Working for the family business was important to me. It was something I needed to do. After all, each of my siblings had spent time in that house on the corner of Prince Street, brimming with hand-written records and myriad cartographical treasures. I had to complete the circle. And the time had come.
I'd quit my BigLaw job [which is exactly what it was - a job - because it certainly wasn't any kind of career I'd imagined]. I wasn't yet pregnant. My father's staff had trimmed to himself and one assistant. The one assistant was my brother. I figured I wouldn't have much trouble fitting in. [I was right.]
So, over dinner at a seafood place where, week after week, Mike and I met with my parents for Sunday Dinner Specials [nevermind that the only menu item I could stomach was Chicken Parmesan], I announced that I'd be joining his little outfit, just as soon as I could pack up my desk and burn my monthly train ticket [tickets, really, because getting to work involved two trains and a subway].

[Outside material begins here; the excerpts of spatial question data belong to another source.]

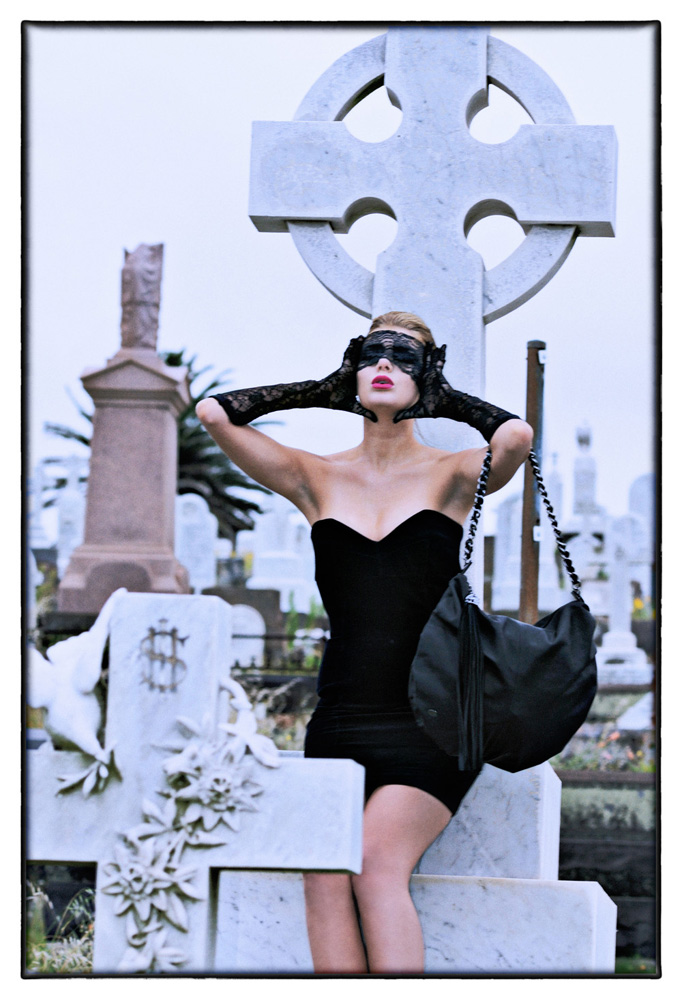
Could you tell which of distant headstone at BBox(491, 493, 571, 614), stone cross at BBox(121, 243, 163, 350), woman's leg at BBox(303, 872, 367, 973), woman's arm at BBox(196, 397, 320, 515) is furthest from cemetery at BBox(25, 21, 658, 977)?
stone cross at BBox(121, 243, 163, 350)

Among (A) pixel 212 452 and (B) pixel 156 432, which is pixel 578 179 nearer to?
(B) pixel 156 432

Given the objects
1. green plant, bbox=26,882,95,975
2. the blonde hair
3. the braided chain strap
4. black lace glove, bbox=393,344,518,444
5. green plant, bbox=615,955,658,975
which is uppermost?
the blonde hair

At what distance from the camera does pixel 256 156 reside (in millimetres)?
3781

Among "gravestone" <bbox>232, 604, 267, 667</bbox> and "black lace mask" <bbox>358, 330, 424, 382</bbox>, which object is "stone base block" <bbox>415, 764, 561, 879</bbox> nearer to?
"black lace mask" <bbox>358, 330, 424, 382</bbox>

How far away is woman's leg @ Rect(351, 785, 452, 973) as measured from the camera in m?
3.08

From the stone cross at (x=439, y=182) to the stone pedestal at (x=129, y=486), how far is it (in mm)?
4310

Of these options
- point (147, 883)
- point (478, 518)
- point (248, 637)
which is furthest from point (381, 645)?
Result: point (248, 637)

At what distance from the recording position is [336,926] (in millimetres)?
3133

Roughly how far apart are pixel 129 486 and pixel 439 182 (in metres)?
4.53

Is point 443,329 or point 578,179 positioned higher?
point 578,179

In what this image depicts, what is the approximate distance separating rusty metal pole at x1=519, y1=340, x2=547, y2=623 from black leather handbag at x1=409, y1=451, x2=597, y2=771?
1.04 m

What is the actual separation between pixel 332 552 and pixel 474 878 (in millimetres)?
815

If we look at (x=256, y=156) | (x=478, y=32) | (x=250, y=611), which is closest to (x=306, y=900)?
(x=256, y=156)

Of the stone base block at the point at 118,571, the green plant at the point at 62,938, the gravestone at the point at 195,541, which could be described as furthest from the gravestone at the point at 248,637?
the green plant at the point at 62,938
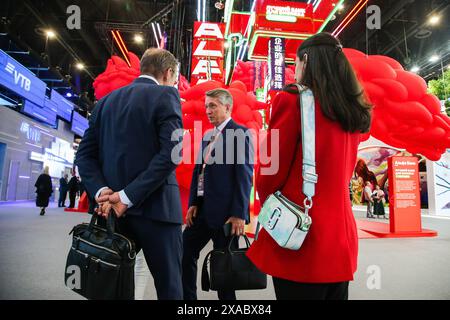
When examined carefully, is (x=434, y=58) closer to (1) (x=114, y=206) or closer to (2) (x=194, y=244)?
(2) (x=194, y=244)

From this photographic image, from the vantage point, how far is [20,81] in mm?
9750

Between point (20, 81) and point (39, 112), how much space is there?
2.69 metres

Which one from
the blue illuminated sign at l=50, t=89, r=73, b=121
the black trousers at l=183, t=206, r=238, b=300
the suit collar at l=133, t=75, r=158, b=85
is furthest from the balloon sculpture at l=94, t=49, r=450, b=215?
the blue illuminated sign at l=50, t=89, r=73, b=121

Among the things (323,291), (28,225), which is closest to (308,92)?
(323,291)

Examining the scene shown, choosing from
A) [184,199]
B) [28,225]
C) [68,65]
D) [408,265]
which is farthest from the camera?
[68,65]

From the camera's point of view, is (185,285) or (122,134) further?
(185,285)

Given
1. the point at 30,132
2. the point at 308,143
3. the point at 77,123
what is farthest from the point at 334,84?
the point at 77,123

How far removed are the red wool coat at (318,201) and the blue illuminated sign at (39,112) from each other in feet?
41.4

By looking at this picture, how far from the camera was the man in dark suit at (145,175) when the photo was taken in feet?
3.96

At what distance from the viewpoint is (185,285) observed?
74.2 inches

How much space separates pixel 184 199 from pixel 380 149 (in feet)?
40.2

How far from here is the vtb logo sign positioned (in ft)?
29.4

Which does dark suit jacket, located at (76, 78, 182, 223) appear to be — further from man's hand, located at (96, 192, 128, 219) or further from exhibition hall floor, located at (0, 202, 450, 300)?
exhibition hall floor, located at (0, 202, 450, 300)
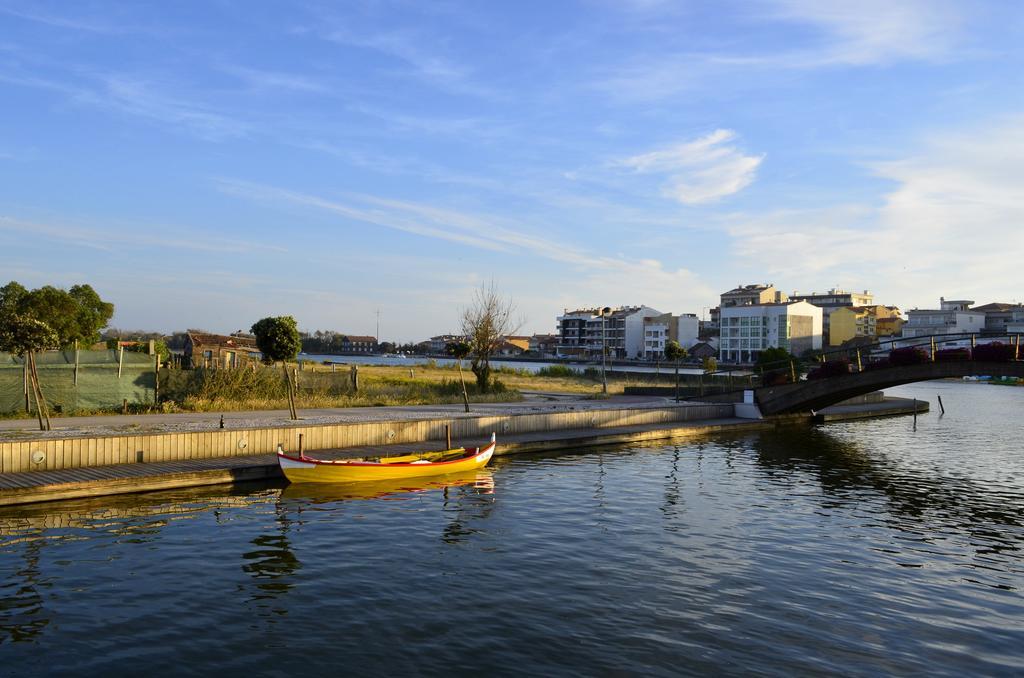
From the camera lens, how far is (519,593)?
13391mm

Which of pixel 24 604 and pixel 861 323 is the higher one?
pixel 861 323

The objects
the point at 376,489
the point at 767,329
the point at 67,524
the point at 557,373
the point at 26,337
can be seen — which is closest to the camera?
the point at 67,524

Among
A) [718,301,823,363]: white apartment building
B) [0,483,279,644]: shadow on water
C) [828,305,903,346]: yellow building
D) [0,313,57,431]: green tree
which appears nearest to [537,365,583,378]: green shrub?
[0,313,57,431]: green tree

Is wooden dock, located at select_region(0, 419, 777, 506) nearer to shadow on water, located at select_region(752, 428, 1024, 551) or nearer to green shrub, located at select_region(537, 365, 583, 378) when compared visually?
shadow on water, located at select_region(752, 428, 1024, 551)

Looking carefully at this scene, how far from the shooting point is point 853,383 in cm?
4119

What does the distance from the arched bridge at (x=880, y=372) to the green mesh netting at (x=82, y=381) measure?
32.8 metres

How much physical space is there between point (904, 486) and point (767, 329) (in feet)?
448

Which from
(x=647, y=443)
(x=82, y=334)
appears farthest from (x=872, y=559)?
(x=82, y=334)

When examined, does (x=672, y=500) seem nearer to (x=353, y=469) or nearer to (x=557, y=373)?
(x=353, y=469)

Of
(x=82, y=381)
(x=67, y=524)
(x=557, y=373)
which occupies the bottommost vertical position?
(x=67, y=524)

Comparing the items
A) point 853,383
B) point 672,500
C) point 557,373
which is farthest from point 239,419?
point 557,373

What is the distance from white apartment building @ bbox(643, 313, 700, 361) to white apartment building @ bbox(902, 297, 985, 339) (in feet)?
162

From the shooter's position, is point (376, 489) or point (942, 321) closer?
point (376, 489)

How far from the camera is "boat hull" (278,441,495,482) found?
21688 millimetres
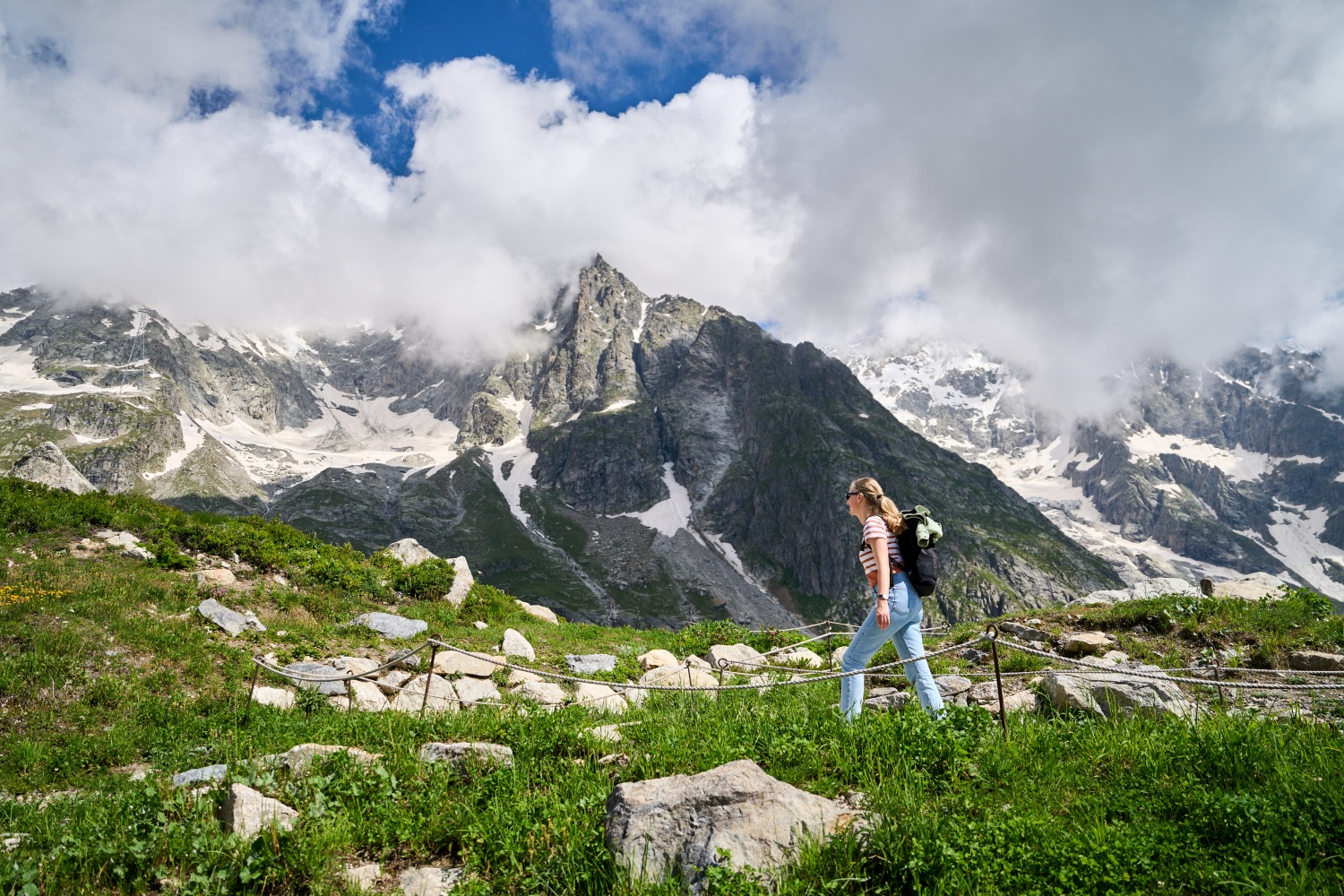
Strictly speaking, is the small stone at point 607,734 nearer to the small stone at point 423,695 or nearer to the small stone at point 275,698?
the small stone at point 423,695

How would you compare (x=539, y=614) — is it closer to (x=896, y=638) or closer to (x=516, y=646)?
(x=516, y=646)

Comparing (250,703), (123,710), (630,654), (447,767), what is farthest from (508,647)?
(447,767)

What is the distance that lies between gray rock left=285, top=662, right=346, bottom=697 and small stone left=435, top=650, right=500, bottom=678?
2.23 metres

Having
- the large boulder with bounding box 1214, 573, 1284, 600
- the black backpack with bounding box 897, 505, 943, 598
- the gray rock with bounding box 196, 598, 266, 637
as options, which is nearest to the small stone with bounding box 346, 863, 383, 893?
the black backpack with bounding box 897, 505, 943, 598

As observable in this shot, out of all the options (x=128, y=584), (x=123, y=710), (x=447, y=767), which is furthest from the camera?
(x=128, y=584)

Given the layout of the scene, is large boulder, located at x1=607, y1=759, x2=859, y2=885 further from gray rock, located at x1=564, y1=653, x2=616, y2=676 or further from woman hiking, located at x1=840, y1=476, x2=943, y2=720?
gray rock, located at x1=564, y1=653, x2=616, y2=676

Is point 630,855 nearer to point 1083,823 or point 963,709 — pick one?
point 1083,823

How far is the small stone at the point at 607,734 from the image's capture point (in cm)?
747

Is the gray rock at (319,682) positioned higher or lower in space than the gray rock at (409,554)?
lower

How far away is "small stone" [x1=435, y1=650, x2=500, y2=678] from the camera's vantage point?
15047mm

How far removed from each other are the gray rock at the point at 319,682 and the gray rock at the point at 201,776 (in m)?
5.16

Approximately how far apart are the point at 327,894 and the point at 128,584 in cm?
1571

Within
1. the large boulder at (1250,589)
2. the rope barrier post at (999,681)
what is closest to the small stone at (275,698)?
the rope barrier post at (999,681)

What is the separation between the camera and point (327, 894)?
4.82 m
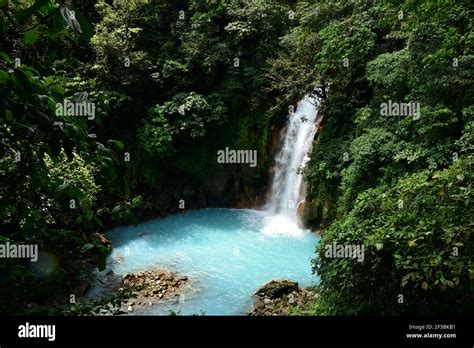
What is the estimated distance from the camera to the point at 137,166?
48.6 ft

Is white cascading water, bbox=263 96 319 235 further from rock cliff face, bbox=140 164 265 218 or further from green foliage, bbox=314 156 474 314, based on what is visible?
green foliage, bbox=314 156 474 314

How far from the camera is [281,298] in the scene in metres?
9.05

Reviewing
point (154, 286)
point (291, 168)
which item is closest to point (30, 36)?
point (154, 286)

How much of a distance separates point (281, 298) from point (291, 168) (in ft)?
21.5

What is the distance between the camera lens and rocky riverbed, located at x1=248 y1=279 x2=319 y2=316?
8.54 m

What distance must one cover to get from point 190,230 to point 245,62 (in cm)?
687

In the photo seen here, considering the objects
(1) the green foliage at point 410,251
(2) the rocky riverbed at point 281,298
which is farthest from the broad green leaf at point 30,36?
(2) the rocky riverbed at point 281,298

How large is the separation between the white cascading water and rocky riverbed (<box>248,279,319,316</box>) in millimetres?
4477

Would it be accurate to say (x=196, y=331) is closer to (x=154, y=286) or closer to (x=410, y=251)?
(x=410, y=251)

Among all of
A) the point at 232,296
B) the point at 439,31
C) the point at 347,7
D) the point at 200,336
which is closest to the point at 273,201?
the point at 232,296

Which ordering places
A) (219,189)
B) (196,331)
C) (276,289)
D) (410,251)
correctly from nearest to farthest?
(196,331) < (410,251) < (276,289) < (219,189)

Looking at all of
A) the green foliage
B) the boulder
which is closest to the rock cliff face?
the boulder

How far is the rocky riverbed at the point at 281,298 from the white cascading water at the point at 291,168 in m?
4.48

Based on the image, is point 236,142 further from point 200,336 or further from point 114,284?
point 200,336
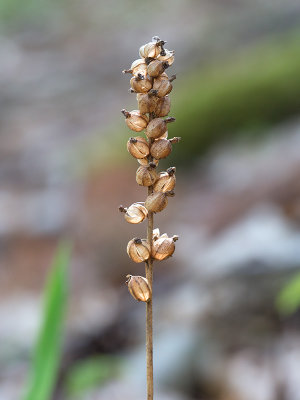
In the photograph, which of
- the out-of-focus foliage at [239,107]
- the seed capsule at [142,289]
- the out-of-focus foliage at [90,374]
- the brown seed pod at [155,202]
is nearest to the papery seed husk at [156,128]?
the brown seed pod at [155,202]

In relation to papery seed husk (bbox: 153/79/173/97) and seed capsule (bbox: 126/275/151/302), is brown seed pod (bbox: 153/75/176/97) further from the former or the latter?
seed capsule (bbox: 126/275/151/302)

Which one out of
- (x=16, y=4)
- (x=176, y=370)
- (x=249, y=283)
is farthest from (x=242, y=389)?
(x=16, y=4)

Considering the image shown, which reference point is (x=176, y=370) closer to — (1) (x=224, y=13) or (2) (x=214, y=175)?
(2) (x=214, y=175)

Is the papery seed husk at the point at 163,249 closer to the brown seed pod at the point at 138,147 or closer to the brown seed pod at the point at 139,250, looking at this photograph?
the brown seed pod at the point at 139,250

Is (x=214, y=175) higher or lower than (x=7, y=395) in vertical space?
higher

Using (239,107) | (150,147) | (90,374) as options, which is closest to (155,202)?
(150,147)
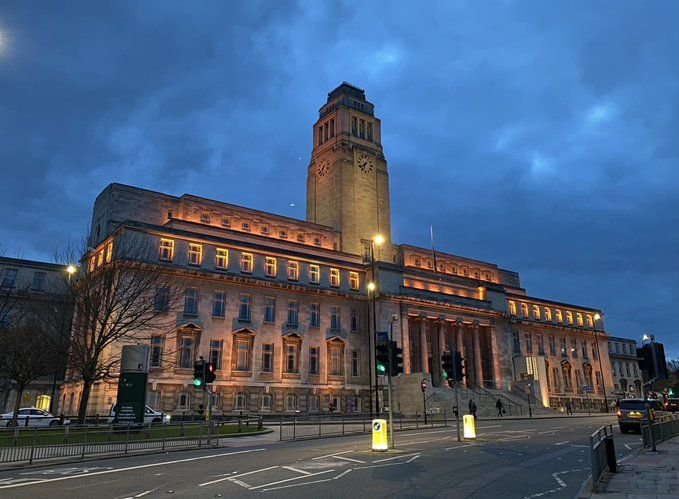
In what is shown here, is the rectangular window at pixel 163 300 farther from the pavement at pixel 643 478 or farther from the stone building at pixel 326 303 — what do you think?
the pavement at pixel 643 478

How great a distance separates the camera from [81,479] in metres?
15.1

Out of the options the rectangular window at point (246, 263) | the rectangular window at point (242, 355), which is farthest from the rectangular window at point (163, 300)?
the rectangular window at point (246, 263)

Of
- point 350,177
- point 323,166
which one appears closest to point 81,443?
point 350,177

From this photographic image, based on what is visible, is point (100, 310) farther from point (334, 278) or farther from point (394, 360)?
point (334, 278)

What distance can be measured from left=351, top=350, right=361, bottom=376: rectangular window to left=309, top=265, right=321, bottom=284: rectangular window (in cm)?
905

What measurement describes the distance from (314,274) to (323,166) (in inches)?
987

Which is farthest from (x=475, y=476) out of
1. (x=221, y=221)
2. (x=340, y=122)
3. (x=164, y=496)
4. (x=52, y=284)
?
(x=340, y=122)

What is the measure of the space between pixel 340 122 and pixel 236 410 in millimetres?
46146

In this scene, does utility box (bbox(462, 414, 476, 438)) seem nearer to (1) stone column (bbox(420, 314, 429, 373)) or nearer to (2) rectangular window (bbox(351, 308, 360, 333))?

My father could rip up the business cards he liked to hand out about town because they had my name [chosen, of course, by his lovely, departed mother] under the fancy logo of a firm whose name he'd never correctly pronounced. I was now in the family business.
I don't think he was disappointed. Probably because he still had a box of my sister's business cards on his desk, and her name was in larger print anyway. He shrugged and got up to fetch a plate full of shrimp cocktail from the salad bar.